• Exercise task
Copy out the entries below, switching each "closest" to "nearest" and leaving everything else as it stands.
** begin Given records **
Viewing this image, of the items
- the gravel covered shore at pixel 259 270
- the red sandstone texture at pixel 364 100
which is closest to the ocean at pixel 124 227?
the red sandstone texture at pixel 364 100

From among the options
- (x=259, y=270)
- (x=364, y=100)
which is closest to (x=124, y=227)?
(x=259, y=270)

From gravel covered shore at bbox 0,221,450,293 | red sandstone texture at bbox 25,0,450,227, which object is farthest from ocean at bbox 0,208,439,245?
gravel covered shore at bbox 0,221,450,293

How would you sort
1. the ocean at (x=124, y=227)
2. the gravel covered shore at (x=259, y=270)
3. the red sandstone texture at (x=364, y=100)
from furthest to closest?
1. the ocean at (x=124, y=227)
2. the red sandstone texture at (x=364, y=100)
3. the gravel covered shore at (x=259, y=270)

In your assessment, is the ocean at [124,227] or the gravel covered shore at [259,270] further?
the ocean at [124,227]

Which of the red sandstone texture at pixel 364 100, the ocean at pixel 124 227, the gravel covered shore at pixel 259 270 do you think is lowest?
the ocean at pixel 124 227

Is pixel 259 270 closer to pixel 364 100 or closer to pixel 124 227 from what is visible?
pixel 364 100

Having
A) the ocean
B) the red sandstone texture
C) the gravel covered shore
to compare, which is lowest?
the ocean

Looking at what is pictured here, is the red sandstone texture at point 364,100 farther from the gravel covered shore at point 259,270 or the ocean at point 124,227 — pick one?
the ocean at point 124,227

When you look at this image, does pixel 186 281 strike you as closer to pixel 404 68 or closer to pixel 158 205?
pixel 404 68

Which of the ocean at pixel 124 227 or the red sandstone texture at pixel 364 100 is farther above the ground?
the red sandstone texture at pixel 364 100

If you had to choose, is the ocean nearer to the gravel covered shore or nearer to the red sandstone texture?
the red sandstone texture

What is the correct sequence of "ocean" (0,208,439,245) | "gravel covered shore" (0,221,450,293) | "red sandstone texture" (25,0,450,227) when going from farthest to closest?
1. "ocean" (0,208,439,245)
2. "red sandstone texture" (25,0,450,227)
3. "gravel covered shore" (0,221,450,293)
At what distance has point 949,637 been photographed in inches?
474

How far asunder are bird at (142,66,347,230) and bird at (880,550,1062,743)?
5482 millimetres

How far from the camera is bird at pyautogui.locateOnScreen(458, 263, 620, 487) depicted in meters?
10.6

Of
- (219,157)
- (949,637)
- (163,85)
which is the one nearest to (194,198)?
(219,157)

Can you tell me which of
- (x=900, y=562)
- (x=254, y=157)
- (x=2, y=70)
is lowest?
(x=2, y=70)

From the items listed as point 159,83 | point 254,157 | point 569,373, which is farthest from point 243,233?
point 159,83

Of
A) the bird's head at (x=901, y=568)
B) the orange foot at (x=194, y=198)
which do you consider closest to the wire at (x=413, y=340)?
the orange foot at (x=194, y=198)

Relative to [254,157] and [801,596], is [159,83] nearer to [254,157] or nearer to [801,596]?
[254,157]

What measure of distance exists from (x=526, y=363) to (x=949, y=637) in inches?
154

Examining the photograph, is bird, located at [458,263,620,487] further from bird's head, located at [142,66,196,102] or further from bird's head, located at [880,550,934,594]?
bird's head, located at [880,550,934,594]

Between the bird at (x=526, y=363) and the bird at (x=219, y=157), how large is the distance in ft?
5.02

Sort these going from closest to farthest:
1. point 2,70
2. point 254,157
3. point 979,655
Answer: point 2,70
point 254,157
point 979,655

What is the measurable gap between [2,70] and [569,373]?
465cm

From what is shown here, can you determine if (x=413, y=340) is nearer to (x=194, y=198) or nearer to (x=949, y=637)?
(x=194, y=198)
** end Given records **
• Response below
Viewing this image, of the items
- the gravel covered shore at pixel 259 270
- the red sandstone texture at pixel 364 100
which is nearest to the ocean at pixel 124 227?
the red sandstone texture at pixel 364 100

From among the options
- (x=259, y=270)
- (x=364, y=100)
which is nearest to (x=124, y=227)?
(x=259, y=270)

From gravel covered shore at bbox 0,221,450,293 | red sandstone texture at bbox 25,0,450,227, which object is farthest from ocean at bbox 0,208,439,245?
gravel covered shore at bbox 0,221,450,293

How would you sort
1. the ocean at (x=124, y=227)
2. the gravel covered shore at (x=259, y=270)
3. the red sandstone texture at (x=364, y=100)
from furthest to nearest?
1. the ocean at (x=124, y=227)
2. the red sandstone texture at (x=364, y=100)
3. the gravel covered shore at (x=259, y=270)

In your assessment, is the ocean at [124,227] or the gravel covered shore at [259,270] further?
the ocean at [124,227]

Which of the red sandstone texture at pixel 364 100, the ocean at pixel 124 227, the gravel covered shore at pixel 259 270 do you think is lowest?
the ocean at pixel 124 227

Is pixel 259 270 closer to pixel 364 100 or closer to pixel 124 227 from what is visible?
pixel 364 100

Having
A) the ocean
B) the red sandstone texture
C) the gravel covered shore
to compare, which is lowest?
the ocean

Looking at what is pictured here, is the red sandstone texture at point 364,100 farther from the gravel covered shore at point 259,270 or the ocean at point 124,227 — pick one?
the ocean at point 124,227

When you look at this image, does pixel 186 281 strike you as closer to pixel 404 68 or closer to pixel 158 205?
pixel 404 68

Which of the ocean at pixel 124 227 or the red sandstone texture at pixel 364 100 is farther above the ground?
the red sandstone texture at pixel 364 100

If you had to choose, is the ocean nearer to the gravel covered shore or nearer to the red sandstone texture?
the red sandstone texture

What is the correct sequence of "ocean" (0,208,439,245) | "gravel covered shore" (0,221,450,293) | "red sandstone texture" (25,0,450,227) when going from farthest to nearest?
1. "ocean" (0,208,439,245)
2. "red sandstone texture" (25,0,450,227)
3. "gravel covered shore" (0,221,450,293)
At what distance has point 949,637 been photographed in inches?
474

How far asunder are bird at (142,66,347,230) and bird at (880,550,1062,743)?
5482 millimetres

How far from the camera is bird at pyautogui.locateOnScreen(458, 263, 620, 487) depicted in meters?
10.6

Of
- (219,157)
- (949,637)
- (163,85)
which is the one nearest to (194,198)?
(219,157)

Can you tell me which of
- (x=900, y=562)
- (x=254, y=157)
- (x=2, y=70)
is lowest?
(x=2, y=70)

From the items listed as point 159,83 | point 254,157 | point 569,373, which is farthest from point 243,233?
point 159,83

Of
A) the bird's head at (x=901, y=568)
B) the orange foot at (x=194, y=198)
which do you consider nearest to the wire at (x=413, y=340)?
the orange foot at (x=194, y=198)

Relative to [254,157] and [801,596], is [159,83] nearer to [254,157] or nearer to [801,596]?
[254,157]

What measure of distance exists from (x=526, y=363) to (x=949, y=637) in inches?
154

Examining the photograph, is bird, located at [458,263,620,487] further from bird's head, located at [142,66,196,102] or further from bird's head, located at [880,550,934,594]?
bird's head, located at [880,550,934,594]

Between the bird at (x=526, y=363) and the bird at (x=219, y=157), how large is the distance in ft?
5.02

Sort these going from nearest to farthest:
1. point 2,70
2. point 254,157
3. point 979,655
Answer: point 2,70
point 254,157
point 979,655

What is the measurable gap between [2,70] and [569,373]?
465cm

From what is shown here, can you determine if (x=413, y=340) is nearer to (x=194, y=198) or nearer to (x=949, y=637)?
(x=194, y=198)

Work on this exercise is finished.